Kingsdown was hit by enemy bombing in the war and much of the area was acquired by Bristol City Council. By the 1960s, with tower blocks of council flats going up on “lower” Kingsdown, the plan was to build yet more up at the top.
This was the cause of some protest, but it was probably the need to raise some ready cash that prompted the local authority to sell a big chunk of the area for private housing. This generated protests among some on the Council’s ruling Labour group. At a meeting in 1967 one of them pointed out that these new houses might cost as much as £7,000 each, at a time when there were 6,000 names on the council house waiting list.

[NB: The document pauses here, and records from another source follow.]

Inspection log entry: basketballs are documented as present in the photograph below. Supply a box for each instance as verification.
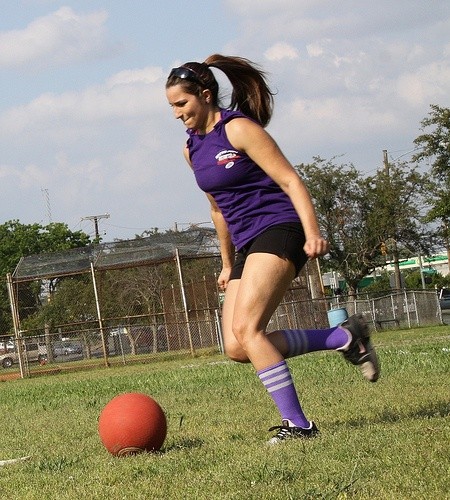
[98,392,168,459]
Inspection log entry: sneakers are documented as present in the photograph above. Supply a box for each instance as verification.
[334,312,379,382]
[266,419,319,445]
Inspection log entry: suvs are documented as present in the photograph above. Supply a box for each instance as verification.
[0,342,56,369]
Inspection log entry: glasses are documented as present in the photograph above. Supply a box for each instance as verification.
[167,67,213,99]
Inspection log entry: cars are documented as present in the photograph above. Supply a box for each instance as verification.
[362,288,450,318]
[53,343,82,356]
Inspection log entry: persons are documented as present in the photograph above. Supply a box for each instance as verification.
[165,55,382,448]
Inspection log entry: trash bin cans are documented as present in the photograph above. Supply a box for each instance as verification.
[327,306,348,329]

But it went ahead, with an initial proposal from Bristol architects Whicheloe, Macfarlane and Towning Hill being approved, and work began on this distinctive low-rise high-density development, much of which would be traffic-free and included a safe children’s play area, a village green, a pub (the King’s Arms) and supermarket (courtesy of Bristol retailer Gateway Foodmarkets), and which took much of its inspiration from Scandinavian developments from around the same time.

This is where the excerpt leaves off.